My first year running a business, I hired a conventional brick-and-mortar payroll service to pay my employees. We had a simple system. Each person would email me their hours, I’d enter them into a spreadsheet, and then I’d send the spreadsheet to my contact at the payroll service. Everyone got paid, the service handled my payroll tax payments and reporting, and it was fine. BUT, it was a lot of steps, and I had to ask the payroll company for any reports I wanted.
Next, I switched to Quickbooks Online as our payroll service, with a TSheets subscription for employees to enter their hours. This worked pretty well - TSheets has a great app and makes it easy for folks to enter their hours, and you can generate reports through a somewhat complicated, ok reporting system. When I found Airtable, I used it to replace TSheets for hours tracking and kept Quickbooks Online. Airtable is easier to use and provides infinite flexibility for reporting/viewing data. It's also a lot cheaper, because TSheets charges a fee per employee.
The first two tables listed above provide the structure that feeds the main "Time Tracker" table. You can see and interact with the base below.
This table will populate as many lines as you add to the bottom. If you add more, just make sure that you continue to increase the "Pay Period Number" by 1 every line. That number is used to calculate the schedule. The payroll schedule is set up biweekly. You can change the start date by editing the formula in the "Start of Pay Period" field. Mine is set up with the last day of the pay period on Saturday and payday the following Friday.
Friday is the most common day to pay employees, but you may have specific reasons that make another day more appropriate for your business. You want to leave some time in between the end of the pay period and the payday so that you can run payroll! Often employees forget to enter hours, make mistakes, etc, and you need time to fix it. Plus, most payroll services require you to run payroll at least a day in advance of payday.
Takes the employee’s first and last name, and email address. This table creates an individualized form link for each employee. Why individual? It prefills their name when they click it, which makes less work for them and reduces errors. Would people actually pick the wrong name, even though it means they don’t get paid? Yes!! Most employees, I've found, are much more focused on doing their actual job than on how they entered their hours. In the end, that's probably a good thing. But it means you need a very good system for reviewing mistakes - like this Airtable base :)

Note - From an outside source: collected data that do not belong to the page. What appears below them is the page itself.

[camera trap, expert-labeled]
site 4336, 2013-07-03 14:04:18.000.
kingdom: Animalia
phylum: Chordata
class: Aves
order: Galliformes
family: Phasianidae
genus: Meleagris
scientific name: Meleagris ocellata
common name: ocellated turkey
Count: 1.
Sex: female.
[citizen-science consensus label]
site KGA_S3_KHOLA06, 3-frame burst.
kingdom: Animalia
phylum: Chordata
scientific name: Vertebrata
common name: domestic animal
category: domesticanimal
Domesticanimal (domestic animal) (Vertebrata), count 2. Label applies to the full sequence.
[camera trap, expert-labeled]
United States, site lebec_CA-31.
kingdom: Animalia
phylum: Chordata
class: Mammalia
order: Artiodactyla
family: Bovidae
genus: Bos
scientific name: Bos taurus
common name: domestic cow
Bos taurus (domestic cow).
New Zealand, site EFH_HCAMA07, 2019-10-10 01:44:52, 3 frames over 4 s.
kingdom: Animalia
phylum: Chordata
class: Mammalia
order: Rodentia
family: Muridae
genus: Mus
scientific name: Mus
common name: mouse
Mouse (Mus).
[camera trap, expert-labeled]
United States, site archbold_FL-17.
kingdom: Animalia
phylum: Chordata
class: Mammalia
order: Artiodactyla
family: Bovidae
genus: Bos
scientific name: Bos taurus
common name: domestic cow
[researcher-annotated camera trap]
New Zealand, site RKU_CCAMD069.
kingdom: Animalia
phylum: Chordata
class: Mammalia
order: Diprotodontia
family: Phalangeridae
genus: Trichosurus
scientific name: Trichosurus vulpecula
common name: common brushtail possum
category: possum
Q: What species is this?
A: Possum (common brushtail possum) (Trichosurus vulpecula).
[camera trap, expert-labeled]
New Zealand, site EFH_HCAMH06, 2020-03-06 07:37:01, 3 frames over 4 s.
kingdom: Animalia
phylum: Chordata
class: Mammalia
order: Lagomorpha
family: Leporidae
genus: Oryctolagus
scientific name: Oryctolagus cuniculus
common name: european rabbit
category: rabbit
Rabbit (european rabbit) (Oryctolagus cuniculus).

Now for the exciting part. This table is home to the form that employees use to enter hours. When an employee submits a form, the data goes here as well. I’ve organized it the way I like it, but you can view the data however you want to. Want to view hours per month? Add a calculated field and group by month. The world is your oyster.
And that’s it! I hope this is helpful to folks looking for a low-cost, flexible method for tracking hours and calculating payroll. It has been a game-changer for me.